ここで、フィルタは、透析用水供給装置との接続端および透析装置との接続端に近接して設けるのが好ましい。
また、細菌やエンドトキシンを除去するためのフィルタとは、例えば、UF膜等からなるエンドトキシン捕捉フィルタ(ETRF)や除菌フィルタを言い、透析用水供給装置とは、透析液調製装置に透析用水を供給するための装置を言う。透析用水供給装置にはRO装置も含まれる。
【0008】
以上、一般的に本発明を記述したが、より一層の理解は、いくつかの特定の実施例を参照することによって得ることが出来る。これらの実施例は本明細書に例示の目的のためにのみ提供されるものであり、他の旨が特定されない限り、限定的なものではない。
【発明の効果】
【0009】
本発明によれば、以下のような効果が期待できる。すなわち、1)透析用配管の透析用水供給装置との接続端側に細菌やエンドトキシンを除去するためのフィルタを設けると共に、透析用配管の透析装置との接続端側に細菌やエンドトキシンを除去するためのフィルタを設けているので、透析用水の汚染をほぼ完全に防止することが出来る。2)透析液供給装置とダイアライザの間に、ダイアライザに近接して設けたUF膜の劣化が抑制され、膜の寿命が向上し5倍以上の期間性能が維持されるようになったので、UF膜を交換する手間が大幅に軽減された。
【図面の簡単な説明】
【0010】
【図1】本発明の透析用配管内の汚染防止方法の説明図である。
【発明を実施するための最良の形態】
【0011】
透析用配管の透析用水供給装置との接続端側に接続端に近接してUF膜を設けると共に、透析用配管の透析装置との接続端側に接続端に近接してUF膜を設ける。
【実施例】
【0012】
透析用配管内の汚染防止方法について、図1を用いて説明する。
図1は本発明の透析用配管内の汚染防止方法の説明図であり、シングルパス方式の透析用水配管を示す。
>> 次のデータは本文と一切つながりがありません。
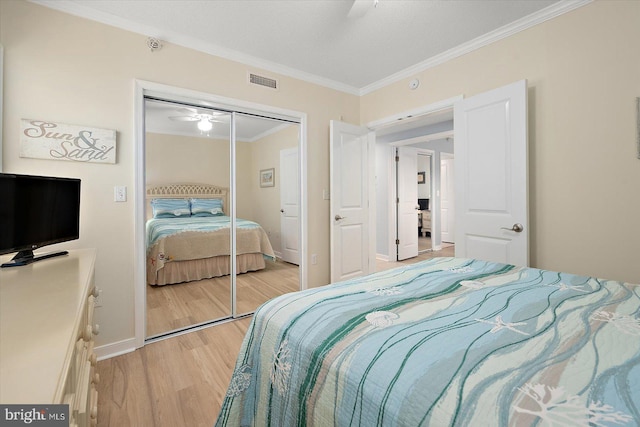 18 79th St Unit 403, Ocean City, MD 21842 - bedroom featuring light wood-type flooring, crown molding, a closet, and baseboards
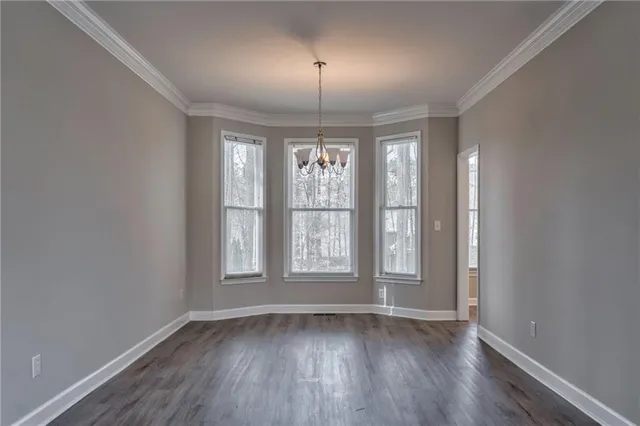 an empty room with a chandelier fan and windows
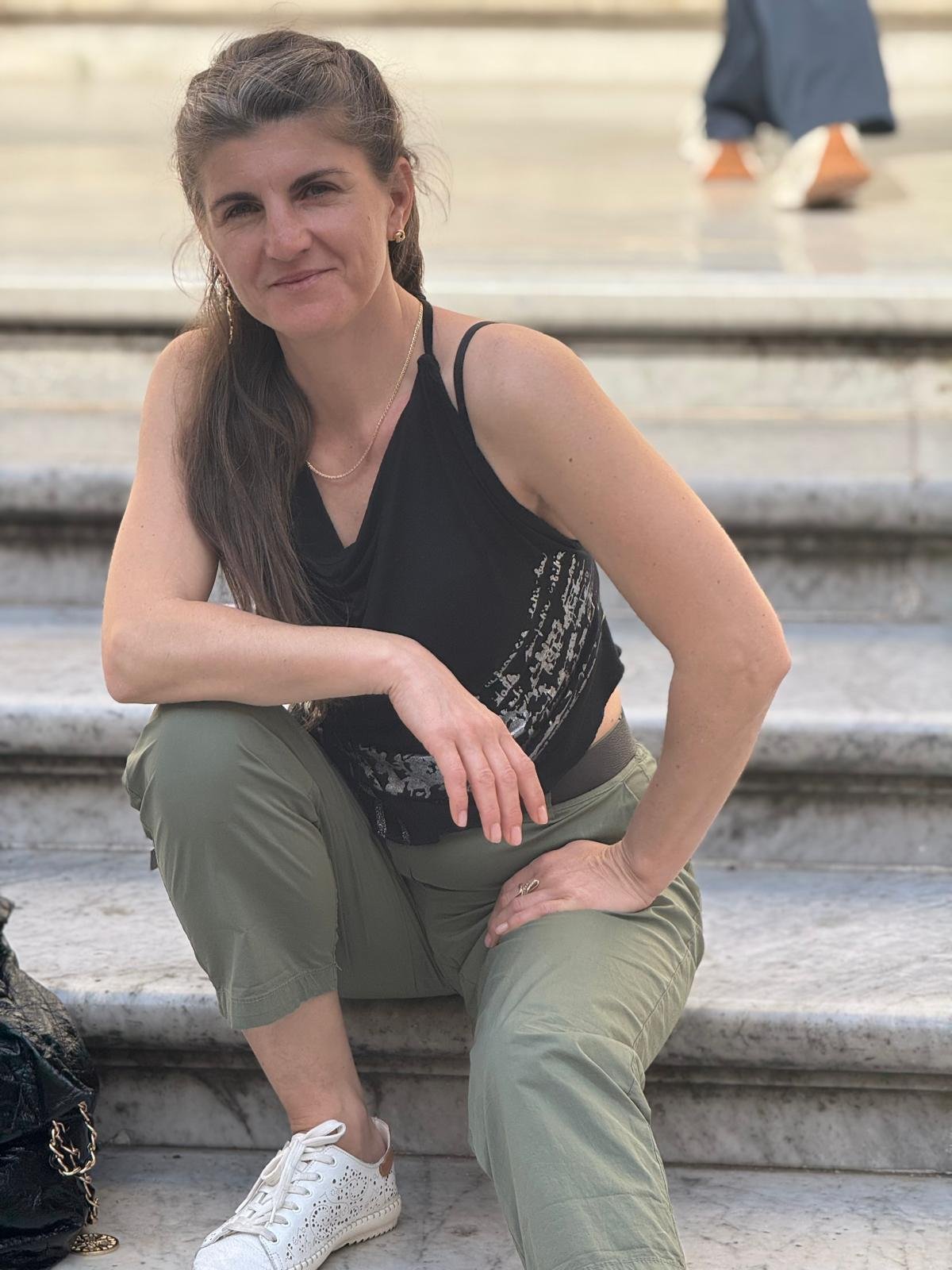 Una donna seduta su delle scale di marmo, indossa un top nero, pantaloni kaki e scarpe bianche. Tiene una mano sulla gamba e sorride leggermente.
透析用配管2は、透析用水供給装置1と接続端21で接続されると共に、透析装置3と接続端23で接続されている。本発明では、透析用配管2内の汚染を防止するために、透析用配管2に、透析用水供給装置1との接続端21に近接してUF膜4を設けると共に、透析装置3との接続端23に近接してUF膜5を設けている。その結果、透析用配管2内の汚染を防止することができるだけでなく、透析装置3内に設けたUF膜の寿命を大幅に向上させることができ、UF膜を交換する手間が大幅に軽減された。
【符号の説明】
【0013】
1 透析用水供給装置
2 透析用配管
21 透析用水供給装置との接続端
23 透析装置との接続端
3 透析装置
4 UF膜
5 UF膜

【特許請求の範囲】
【請求項1】
透析用配管の透析用水供給装置(RO装置を含む)との接続端側に細菌やエンドトキシンを除去するためのフィルタを設けると共に、透析用配管の透析装置との接続端側に細菌やエンドトキシンを除去するためのフィルタを設けることを特徴とする、透析用配管内の汚染防止方法。
【請求項2】
フィルタを、透析用水供給装置との接続端および透析装置との接続端に近接して設ける、透析用配管内の汚染防止方法。